**FRAGMENTO SELECCIONADO**

***

Del 1968 al 1974 se vivieron los años más dramáticos en la historia contemporánea de la Iglesia en América Latina. Hubo, sí, una notable fecundidad teológica y pastoral, pero, a la vez, muy numerosas crisis de identidad cristiana, sacerdotal y religiosa, polarizaciones políticas al interior de las comunidades cristianas, contaminaciones y confusiones ideológicas, incluso tragedias de sangre. La muerte del "Che" Guevara en Bolivia fue el signo del fracaso del "foquismo" originario, implantado en la montaña, y abrió la fase de las guerrillas urbanas, sobre todo en el Cono Sur, y de las insurrecciones contra las satrapías oligárquicas en América Central. En un clima de violencias, se consolidó un ciclo muy duro, represivo, de regímenes militares de seguridad nacional. Prevalecían políticas de muerte, que son la muerte de toda política. Además, desde comienzos de los años setenta irrumpía la difusión latinoamericana de la "teología de la liberación", si bien con una diversidad de autores, corrientes y acentos, haciendo referencia a la II Conferencia General del Episcopado Latinoamericano en Medellín (1968). El triunfo de la Unidad Popular en Chile y el posterior derrocamiento de Salvador Allende daban alas a las corrientes de "cristianos para el socialismo". Por una parte, la Iglesia se erguía como defensora de la libertad y dignidad de la persona y los pueblos, condenaba toda violencia y clamaba por la paz, daba voz a los que no la tenían o quedaban silenciados, y actuaba como mediadora en tremendas situaciones conflictivas. Por otra, sufría el embate de los opuestos extremismos: de quienes pretendían que legitimase una presunta defensa de la "civilización occidental y cristiana", o al menos que callase ante los costos de la "guerra sucia" (asesinatos, torturas sistemáticas, "desapariciones"...), y de quienes intentaban presionar la reformulación de su doctrina y acción, reduciéndola a sujeto político de apoyo a estrategias revolucionarias, bajo hegemonía marxista.

***

**DATOS DE ORIGEN**
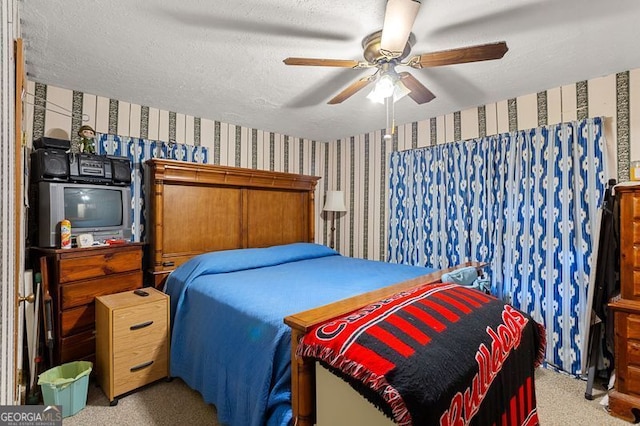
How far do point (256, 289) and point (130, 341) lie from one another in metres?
0.99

***

**CONSIGNA**
Según el fragmento sobre la Iglesia en América Latina, ¿dónde y en qué año se celebró la II Conferencia General del Episcopado Latinoamericano?

**PROBLEMA RESUELTO**
En Medellín, en 1968.